_RECORDS SHOWN:_
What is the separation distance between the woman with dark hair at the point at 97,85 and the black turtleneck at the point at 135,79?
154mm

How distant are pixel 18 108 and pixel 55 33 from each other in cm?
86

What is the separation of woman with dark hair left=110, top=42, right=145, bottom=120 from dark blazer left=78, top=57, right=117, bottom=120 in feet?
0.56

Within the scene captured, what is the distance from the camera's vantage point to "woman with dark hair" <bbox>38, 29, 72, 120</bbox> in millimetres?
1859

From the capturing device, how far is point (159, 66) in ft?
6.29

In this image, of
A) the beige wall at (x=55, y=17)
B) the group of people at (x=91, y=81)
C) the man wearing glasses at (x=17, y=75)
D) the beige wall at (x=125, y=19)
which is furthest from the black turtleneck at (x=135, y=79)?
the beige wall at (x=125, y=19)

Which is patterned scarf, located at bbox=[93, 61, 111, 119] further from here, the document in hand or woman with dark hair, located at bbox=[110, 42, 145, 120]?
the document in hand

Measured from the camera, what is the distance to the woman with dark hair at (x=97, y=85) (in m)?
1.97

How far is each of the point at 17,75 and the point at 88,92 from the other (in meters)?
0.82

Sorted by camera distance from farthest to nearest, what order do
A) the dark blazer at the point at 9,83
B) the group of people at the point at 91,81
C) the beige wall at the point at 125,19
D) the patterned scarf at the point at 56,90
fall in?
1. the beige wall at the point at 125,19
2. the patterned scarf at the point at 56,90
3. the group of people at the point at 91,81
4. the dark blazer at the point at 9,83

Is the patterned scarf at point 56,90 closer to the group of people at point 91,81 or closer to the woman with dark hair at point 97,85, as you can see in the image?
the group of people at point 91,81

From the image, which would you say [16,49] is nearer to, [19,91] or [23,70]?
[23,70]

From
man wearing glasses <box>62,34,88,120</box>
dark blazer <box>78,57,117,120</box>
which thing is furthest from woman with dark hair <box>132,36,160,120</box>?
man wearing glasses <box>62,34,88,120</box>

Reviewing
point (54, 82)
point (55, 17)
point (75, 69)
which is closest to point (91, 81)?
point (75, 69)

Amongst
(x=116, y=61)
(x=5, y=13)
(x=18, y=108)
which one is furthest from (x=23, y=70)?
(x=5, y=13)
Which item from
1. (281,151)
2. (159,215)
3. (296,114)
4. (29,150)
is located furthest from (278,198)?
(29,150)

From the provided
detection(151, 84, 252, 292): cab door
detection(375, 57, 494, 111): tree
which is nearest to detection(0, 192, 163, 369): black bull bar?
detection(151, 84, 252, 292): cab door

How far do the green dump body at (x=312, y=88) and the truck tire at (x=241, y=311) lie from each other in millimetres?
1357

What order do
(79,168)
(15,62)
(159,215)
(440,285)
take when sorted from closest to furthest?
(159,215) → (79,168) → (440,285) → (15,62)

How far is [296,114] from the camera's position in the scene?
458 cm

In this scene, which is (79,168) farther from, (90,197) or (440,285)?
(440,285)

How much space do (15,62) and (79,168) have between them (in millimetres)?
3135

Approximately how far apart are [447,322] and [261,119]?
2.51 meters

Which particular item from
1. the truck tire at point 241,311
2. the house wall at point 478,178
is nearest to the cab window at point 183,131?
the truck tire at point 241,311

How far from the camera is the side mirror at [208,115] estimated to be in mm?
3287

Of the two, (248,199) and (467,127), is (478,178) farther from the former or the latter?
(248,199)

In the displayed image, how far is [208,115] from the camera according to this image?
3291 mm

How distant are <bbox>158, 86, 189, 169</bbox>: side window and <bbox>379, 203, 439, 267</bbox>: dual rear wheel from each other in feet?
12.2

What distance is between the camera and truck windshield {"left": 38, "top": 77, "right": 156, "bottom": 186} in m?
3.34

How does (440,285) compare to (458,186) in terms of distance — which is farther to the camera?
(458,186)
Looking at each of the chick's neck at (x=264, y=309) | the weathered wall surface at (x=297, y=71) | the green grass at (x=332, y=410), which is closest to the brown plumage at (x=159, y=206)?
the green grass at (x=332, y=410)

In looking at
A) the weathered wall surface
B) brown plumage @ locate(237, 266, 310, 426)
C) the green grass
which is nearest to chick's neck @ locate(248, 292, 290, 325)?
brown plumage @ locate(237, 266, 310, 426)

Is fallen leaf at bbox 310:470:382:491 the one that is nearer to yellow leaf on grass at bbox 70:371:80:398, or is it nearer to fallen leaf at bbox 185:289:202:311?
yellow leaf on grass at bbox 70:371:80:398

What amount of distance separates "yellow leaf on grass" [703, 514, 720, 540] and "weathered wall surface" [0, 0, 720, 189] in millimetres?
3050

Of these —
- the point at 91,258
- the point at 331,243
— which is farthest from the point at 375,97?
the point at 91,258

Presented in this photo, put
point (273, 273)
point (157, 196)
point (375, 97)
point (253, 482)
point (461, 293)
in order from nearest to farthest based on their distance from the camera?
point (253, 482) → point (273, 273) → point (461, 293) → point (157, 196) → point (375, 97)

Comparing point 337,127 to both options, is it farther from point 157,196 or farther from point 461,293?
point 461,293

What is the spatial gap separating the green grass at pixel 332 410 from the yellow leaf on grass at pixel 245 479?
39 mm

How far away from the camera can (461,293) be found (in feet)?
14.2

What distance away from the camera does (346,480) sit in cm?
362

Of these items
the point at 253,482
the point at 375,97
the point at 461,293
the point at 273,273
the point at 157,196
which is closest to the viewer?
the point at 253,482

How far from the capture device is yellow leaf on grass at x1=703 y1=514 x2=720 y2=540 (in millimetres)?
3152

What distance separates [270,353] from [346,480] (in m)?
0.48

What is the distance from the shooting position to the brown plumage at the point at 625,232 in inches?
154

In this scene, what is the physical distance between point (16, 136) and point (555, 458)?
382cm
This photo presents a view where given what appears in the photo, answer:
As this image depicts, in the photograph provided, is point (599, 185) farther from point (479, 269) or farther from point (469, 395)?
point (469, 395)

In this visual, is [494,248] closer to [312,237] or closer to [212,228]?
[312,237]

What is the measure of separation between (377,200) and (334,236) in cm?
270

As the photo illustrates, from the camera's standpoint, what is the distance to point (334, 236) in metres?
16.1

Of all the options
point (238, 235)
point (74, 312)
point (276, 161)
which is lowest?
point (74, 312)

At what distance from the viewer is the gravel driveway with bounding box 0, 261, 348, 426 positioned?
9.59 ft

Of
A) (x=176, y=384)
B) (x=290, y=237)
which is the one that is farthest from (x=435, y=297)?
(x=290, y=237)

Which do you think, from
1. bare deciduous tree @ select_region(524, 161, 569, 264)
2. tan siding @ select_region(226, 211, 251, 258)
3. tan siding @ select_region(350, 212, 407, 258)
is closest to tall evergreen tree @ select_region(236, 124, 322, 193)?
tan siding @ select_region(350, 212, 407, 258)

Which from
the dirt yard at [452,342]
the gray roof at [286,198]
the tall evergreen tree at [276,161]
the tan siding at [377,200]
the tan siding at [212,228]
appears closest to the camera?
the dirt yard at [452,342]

_TASK TO COMPLETE:_
Retype everything from the line containing "As the photo" down to the end of the records, both ends included, without changing a single character.

_EXERCISE SOLUTION:_
As the photo illustrates, from the camera's standpoint, what is the distance to point (334, 236) in metres?
16.1

Of all the options
point (238, 235)
point (74, 312)
point (276, 161)
which is lowest?
point (74, 312)

At what distance from the viewer is the gravel driveway with bounding box 0, 261, 348, 426 positioned?
9.59 ft

Of
A) (x=176, y=384)
B) (x=290, y=237)
which is the one that is farthest from (x=435, y=297)?
(x=290, y=237)

Which do you think, from
1. bare deciduous tree @ select_region(524, 161, 569, 264)
2. tan siding @ select_region(226, 211, 251, 258)
3. tan siding @ select_region(350, 212, 407, 258)
is closest to tall evergreen tree @ select_region(236, 124, 322, 193)?
tan siding @ select_region(350, 212, 407, 258)

Which from
the dirt yard at [452,342]
the gray roof at [286,198]
the tall evergreen tree at [276,161]
the tan siding at [377,200]
the tan siding at [212,228]
appears closest to the camera?
the dirt yard at [452,342]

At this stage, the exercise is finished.